Given task: Reproduce the material below with each occurrence of "In the scene" replaced by "Within the image" and everything else left unchanged. Omit the pictures from your reproduction.
** Begin **
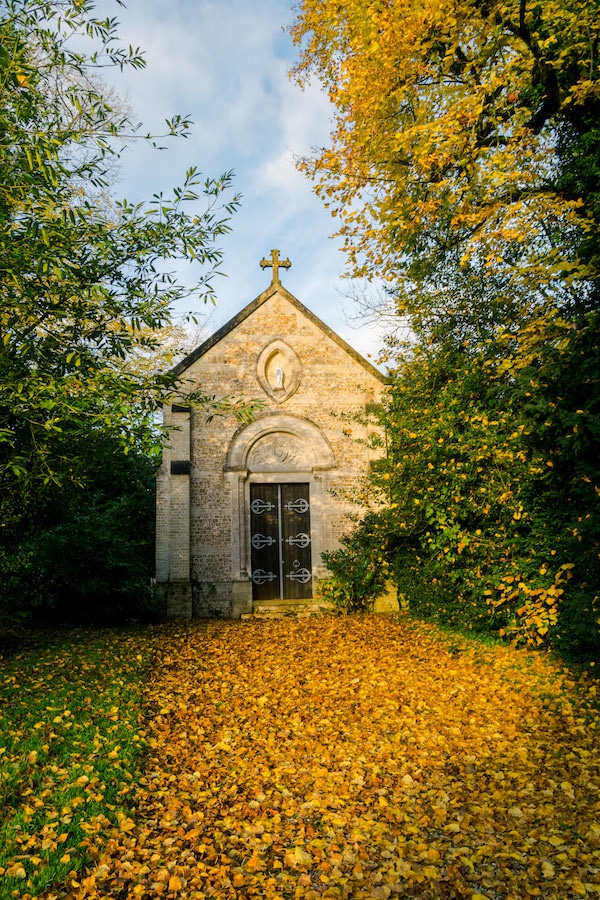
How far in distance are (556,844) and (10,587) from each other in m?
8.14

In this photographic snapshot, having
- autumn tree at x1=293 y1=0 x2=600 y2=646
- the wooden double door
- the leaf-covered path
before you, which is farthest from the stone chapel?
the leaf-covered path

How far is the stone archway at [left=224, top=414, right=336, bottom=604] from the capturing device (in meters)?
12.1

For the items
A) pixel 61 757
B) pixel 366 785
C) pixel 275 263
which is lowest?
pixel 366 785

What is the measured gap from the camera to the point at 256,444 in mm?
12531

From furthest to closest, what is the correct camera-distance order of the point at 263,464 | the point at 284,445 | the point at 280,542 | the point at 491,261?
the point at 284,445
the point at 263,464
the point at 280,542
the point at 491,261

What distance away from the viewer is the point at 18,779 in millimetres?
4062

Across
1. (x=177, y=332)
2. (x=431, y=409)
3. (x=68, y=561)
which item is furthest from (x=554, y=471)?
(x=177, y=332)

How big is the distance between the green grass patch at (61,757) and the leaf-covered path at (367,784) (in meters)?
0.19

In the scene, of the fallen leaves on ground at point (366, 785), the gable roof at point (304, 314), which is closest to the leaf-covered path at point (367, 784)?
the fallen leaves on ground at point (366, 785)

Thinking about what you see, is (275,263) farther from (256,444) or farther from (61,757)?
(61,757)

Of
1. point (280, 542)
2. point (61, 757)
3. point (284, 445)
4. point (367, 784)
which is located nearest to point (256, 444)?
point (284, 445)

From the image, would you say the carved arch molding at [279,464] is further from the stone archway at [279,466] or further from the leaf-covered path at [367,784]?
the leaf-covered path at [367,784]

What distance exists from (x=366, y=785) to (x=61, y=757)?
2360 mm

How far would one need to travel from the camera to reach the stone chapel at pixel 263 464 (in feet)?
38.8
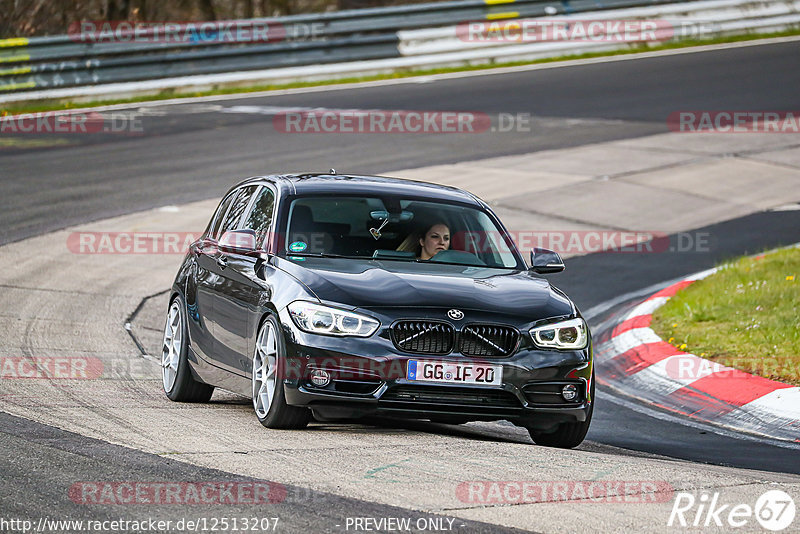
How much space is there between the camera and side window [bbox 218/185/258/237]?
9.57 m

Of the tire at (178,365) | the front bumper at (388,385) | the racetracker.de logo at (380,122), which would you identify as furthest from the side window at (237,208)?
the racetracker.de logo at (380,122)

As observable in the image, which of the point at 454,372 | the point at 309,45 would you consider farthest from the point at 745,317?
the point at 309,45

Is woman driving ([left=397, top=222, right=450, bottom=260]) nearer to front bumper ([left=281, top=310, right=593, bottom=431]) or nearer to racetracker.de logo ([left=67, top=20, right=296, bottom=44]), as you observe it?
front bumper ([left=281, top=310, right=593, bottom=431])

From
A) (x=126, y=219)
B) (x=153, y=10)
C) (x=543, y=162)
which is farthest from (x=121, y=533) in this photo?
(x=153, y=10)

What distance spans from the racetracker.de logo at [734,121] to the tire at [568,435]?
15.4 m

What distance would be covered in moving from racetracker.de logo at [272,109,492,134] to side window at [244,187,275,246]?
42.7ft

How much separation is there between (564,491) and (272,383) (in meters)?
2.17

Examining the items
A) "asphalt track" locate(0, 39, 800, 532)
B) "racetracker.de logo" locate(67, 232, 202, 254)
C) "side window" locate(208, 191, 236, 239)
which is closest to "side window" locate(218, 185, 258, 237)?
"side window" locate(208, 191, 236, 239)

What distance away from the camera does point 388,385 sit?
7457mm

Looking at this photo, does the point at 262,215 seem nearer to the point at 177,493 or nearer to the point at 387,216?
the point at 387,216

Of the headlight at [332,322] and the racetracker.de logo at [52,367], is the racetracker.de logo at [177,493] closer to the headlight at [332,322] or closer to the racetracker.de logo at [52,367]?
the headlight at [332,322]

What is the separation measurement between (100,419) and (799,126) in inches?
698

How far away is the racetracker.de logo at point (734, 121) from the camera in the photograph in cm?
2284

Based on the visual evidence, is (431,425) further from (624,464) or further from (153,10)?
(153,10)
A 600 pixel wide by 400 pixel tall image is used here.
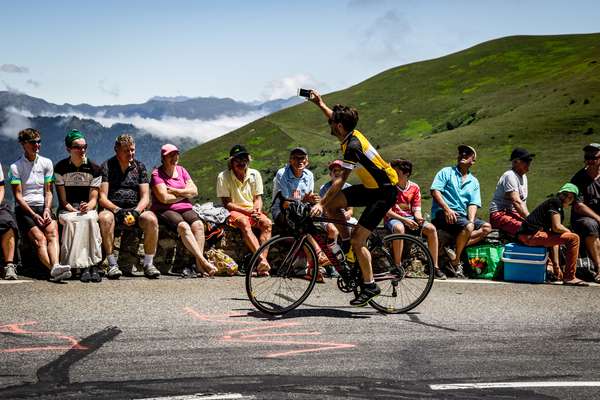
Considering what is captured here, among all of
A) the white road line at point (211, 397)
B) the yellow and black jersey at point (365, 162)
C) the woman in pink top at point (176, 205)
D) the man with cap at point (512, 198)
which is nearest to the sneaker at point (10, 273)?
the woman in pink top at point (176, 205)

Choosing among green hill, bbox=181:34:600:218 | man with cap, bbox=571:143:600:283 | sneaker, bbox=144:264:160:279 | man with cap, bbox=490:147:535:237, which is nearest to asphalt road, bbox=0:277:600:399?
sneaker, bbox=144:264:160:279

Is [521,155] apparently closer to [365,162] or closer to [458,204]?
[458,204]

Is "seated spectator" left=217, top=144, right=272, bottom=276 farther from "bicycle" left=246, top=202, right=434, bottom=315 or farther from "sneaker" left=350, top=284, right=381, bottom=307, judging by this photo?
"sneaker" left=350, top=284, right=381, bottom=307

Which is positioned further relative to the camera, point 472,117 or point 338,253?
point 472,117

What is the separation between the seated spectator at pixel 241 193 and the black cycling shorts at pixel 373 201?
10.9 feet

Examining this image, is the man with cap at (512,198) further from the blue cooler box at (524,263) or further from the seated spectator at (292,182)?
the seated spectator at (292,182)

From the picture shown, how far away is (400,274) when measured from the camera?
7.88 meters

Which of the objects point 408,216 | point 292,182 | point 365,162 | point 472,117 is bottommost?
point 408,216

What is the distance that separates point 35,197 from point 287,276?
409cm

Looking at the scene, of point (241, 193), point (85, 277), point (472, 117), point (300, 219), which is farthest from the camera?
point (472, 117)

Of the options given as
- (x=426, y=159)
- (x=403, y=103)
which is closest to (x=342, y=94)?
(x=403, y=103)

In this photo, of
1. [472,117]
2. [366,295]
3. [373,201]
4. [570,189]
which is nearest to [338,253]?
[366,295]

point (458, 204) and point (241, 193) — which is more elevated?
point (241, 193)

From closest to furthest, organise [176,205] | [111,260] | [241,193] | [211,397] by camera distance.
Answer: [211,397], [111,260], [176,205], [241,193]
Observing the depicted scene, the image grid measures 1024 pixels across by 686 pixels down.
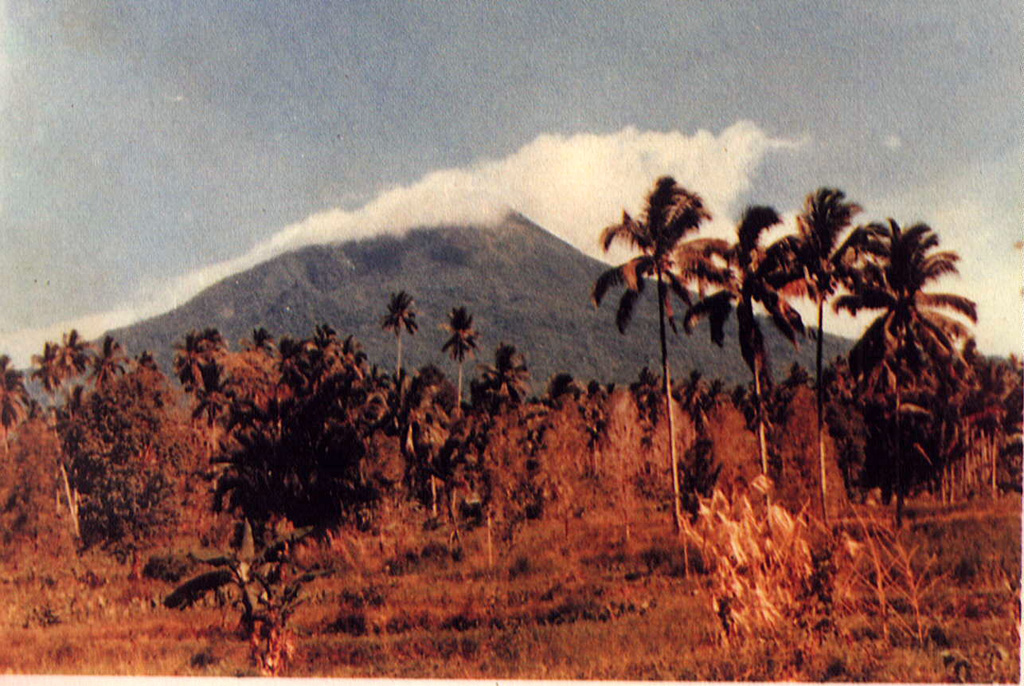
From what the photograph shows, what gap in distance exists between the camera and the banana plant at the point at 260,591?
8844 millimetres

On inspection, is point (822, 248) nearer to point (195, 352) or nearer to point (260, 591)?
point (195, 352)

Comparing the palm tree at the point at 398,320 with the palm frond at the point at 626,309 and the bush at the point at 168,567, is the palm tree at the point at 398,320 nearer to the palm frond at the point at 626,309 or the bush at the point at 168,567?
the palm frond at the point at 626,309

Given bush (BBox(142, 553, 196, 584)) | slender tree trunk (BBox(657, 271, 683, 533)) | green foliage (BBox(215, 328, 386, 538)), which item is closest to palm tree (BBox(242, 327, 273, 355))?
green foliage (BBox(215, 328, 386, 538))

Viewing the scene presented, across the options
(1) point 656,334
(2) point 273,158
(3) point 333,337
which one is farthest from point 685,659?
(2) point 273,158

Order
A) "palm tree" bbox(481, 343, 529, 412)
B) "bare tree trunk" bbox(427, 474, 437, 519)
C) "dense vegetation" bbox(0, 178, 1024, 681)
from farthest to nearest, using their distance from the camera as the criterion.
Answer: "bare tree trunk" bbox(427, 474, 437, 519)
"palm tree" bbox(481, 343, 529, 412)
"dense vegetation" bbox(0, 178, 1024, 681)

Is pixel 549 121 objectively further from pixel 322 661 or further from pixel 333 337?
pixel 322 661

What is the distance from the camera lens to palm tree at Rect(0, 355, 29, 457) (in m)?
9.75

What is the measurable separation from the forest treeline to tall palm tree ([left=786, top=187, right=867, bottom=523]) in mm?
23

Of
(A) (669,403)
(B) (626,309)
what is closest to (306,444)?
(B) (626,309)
** End **
Complete response:
How far in distance are (556,844) and (10,587) from each other in m?
8.14

In this photographic snapshot, having
- autumn tree at x1=293 y1=0 x2=600 y2=646
- the wooden double door
- the leaf-covered path
before you, which is farthest from the stone chapel?
the leaf-covered path

How far is the stone archway at [left=224, top=414, right=336, bottom=604] from the capturing device (in meters)?
12.1

For the items
A) pixel 61 757
B) pixel 366 785
C) pixel 275 263
which is lowest?
pixel 366 785

What is the measured gap from the camera to the point at 256,444 in mm?
12531

From furthest to closest, what is the correct camera-distance order of the point at 263,464 | the point at 284,445 | the point at 280,542 | the point at 491,261?
the point at 284,445
the point at 263,464
the point at 280,542
the point at 491,261

What distance away from the viewer is the point at 18,779 in millimetres?
4062

Across
1. (x=177, y=332)
2. (x=431, y=409)
3. (x=68, y=561)
which item is furthest from (x=554, y=471)?
(x=177, y=332)

How big is the distance between the green grass patch at (61,757) and the leaf-covered path at (367,784) (in meters)?
0.19

Within the image, of the fallen leaves on ground at point (366, 785), the gable roof at point (304, 314), which is closest to the leaf-covered path at point (367, 784)?
the fallen leaves on ground at point (366, 785)

Thinking about what you see, is (275,263) farther from (256,444) or farther from (61,757)?
(61,757)

Of
1. point (280, 542)
2. point (61, 757)
3. point (284, 445)
4. point (367, 784)
which is located nearest to point (256, 444)?
point (284, 445)

From the image, would you say the carved arch molding at [279,464] is further from the stone archway at [279,466] or further from the leaf-covered path at [367,784]?
the leaf-covered path at [367,784]

What distance exists from (x=366, y=785) to (x=61, y=757)?
2360 mm

How far would one need to travel from the camera to reach the stone chapel at pixel 263 464 (in feet)?
38.8
How much space is there between the camera and side window [bbox 218/185/258/237]?
9.57 m

Of the tire at (178,365) | the front bumper at (388,385) | the racetracker.de logo at (380,122), which would you identify as furthest from the side window at (237,208)?
the racetracker.de logo at (380,122)

As observable in the image, which of the point at 454,372 | the point at 309,45 would you consider farthest from the point at 745,317?
the point at 309,45

Is woman driving ([left=397, top=222, right=450, bottom=260]) nearer to front bumper ([left=281, top=310, right=593, bottom=431]) or nearer to racetracker.de logo ([left=67, top=20, right=296, bottom=44]), as you observe it?
front bumper ([left=281, top=310, right=593, bottom=431])

From
A) (x=126, y=219)
B) (x=153, y=10)
C) (x=543, y=162)
which is farthest from (x=121, y=533) in this photo?
(x=153, y=10)

What distance spans from the racetracker.de logo at [734,121] to the tire at [568,435]?
15.4 m

What distance would be covered in moving from racetracker.de logo at [272,109,492,134] to side window at [244,187,275,246]?
42.7ft

How much separation is there between (564,491) and (272,383) (in meters)?
2.17

Examining the items
A) "asphalt track" locate(0, 39, 800, 532)
B) "racetracker.de logo" locate(67, 232, 202, 254)
C) "side window" locate(208, 191, 236, 239)
which is closest to "side window" locate(218, 185, 258, 237)?
"side window" locate(208, 191, 236, 239)

What distance away from the camera does point 388,385 sit?
7457mm

Looking at this photo, does the point at 262,215 seem nearer to the point at 177,493 or nearer to the point at 387,216?
the point at 387,216

Of the headlight at [332,322] and the racetracker.de logo at [52,367], is the racetracker.de logo at [177,493] closer to the headlight at [332,322] or closer to the racetracker.de logo at [52,367]?
the headlight at [332,322]

What is the separation measurement between (100,419) and (799,126) in inches?
698

How far away is the racetracker.de logo at point (734, 121) from the camera in the photograph in cm?
2284

Based on the visual evidence, is (431,425) further from (624,464) or further from (153,10)?
(153,10)
A 600 pixel wide by 400 pixel tall image is used here.
Considering what is captured here, among all of
A) the white road line at point (211, 397)
B) the yellow and black jersey at point (365, 162)
C) the woman in pink top at point (176, 205)
D) the man with cap at point (512, 198)
which is nearest to the sneaker at point (10, 273)?
the woman in pink top at point (176, 205)

Choosing among green hill, bbox=181:34:600:218 | man with cap, bbox=571:143:600:283 | sneaker, bbox=144:264:160:279 | man with cap, bbox=490:147:535:237, which is nearest to asphalt road, bbox=0:277:600:399?
sneaker, bbox=144:264:160:279

Is [521,155] apparently closer to [365,162] or closer to [458,204]?
[458,204]

Is "seated spectator" left=217, top=144, right=272, bottom=276 farther from "bicycle" left=246, top=202, right=434, bottom=315 or farther from "sneaker" left=350, top=284, right=381, bottom=307, judging by this photo?
"sneaker" left=350, top=284, right=381, bottom=307

Which is positioned further relative to the camera, point 472,117 or point 338,253?
point 472,117

What is the separation between the seated spectator at pixel 241 193 and the black cycling shorts at pixel 373 201?
10.9 feet

Examining this image, is the man with cap at (512,198) further from the blue cooler box at (524,263) or further from the seated spectator at (292,182)?
the seated spectator at (292,182)

From the picture shown, how far away is (400,274) when measured from the camera?
7.88 meters

Which of the objects point 408,216 | point 292,182 | point 365,162 | point 472,117 is bottommost?
point 408,216

What is the distance that separates point 35,197 from point 287,276?
409cm

Looking at the scene, of point (241, 193), point (85, 277), point (472, 117), point (300, 219), which is farthest from the camera?
point (472, 117)

Of the options given as
- (x=426, y=159)
- (x=403, y=103)
which is closest to (x=342, y=94)?
(x=403, y=103)

In this photo, of
1. [472,117]
2. [366,295]
3. [373,201]
4. [570,189]
which is nearest to [338,253]?
[366,295]

point (458, 204) and point (241, 193) — which is more elevated?
point (241, 193)

From closest to furthest, organise [176,205] | [111,260] | [241,193] | [211,397] by camera distance.
Answer: [211,397], [111,260], [176,205], [241,193]
Observing the depicted scene, the image grid measures 1024 pixels across by 686 pixels down.
From what the photograph shows, what gap in distance exists between the camera and the banana plant at the point at 260,591?
8844 millimetres

On inspection, is point (822, 248) nearer to point (195, 352) or nearer to point (260, 591)?
point (195, 352)

Comparing the palm tree at the point at 398,320 with the palm frond at the point at 626,309 and the bush at the point at 168,567, is the palm tree at the point at 398,320 nearer to the palm frond at the point at 626,309 or the bush at the point at 168,567?
the palm frond at the point at 626,309

Given bush (BBox(142, 553, 196, 584)) | slender tree trunk (BBox(657, 271, 683, 533)) | green foliage (BBox(215, 328, 386, 538)), which item is closest to palm tree (BBox(242, 327, 273, 355))?
green foliage (BBox(215, 328, 386, 538))

Viewing the scene presented, across the options
(1) point 656,334
(2) point 273,158
(3) point 333,337
which one is farthest from point 685,659?
(2) point 273,158

Order
A) "palm tree" bbox(481, 343, 529, 412)
B) "bare tree trunk" bbox(427, 474, 437, 519)
C) "dense vegetation" bbox(0, 178, 1024, 681)
from farthest to nearest, using their distance from the camera as the criterion.
Answer: "bare tree trunk" bbox(427, 474, 437, 519)
"palm tree" bbox(481, 343, 529, 412)
"dense vegetation" bbox(0, 178, 1024, 681)

Is pixel 549 121 objectively further from pixel 322 661 or further from pixel 333 337?
pixel 322 661

What is the distance from the camera lens to palm tree at Rect(0, 355, 29, 457) (in m)?
9.75

What is the measurable separation from the forest treeline to tall palm tree ([left=786, top=187, right=867, bottom=523]) in mm?
23

Of
(A) (669,403)
(B) (626,309)
what is closest to (306,444)?
(B) (626,309)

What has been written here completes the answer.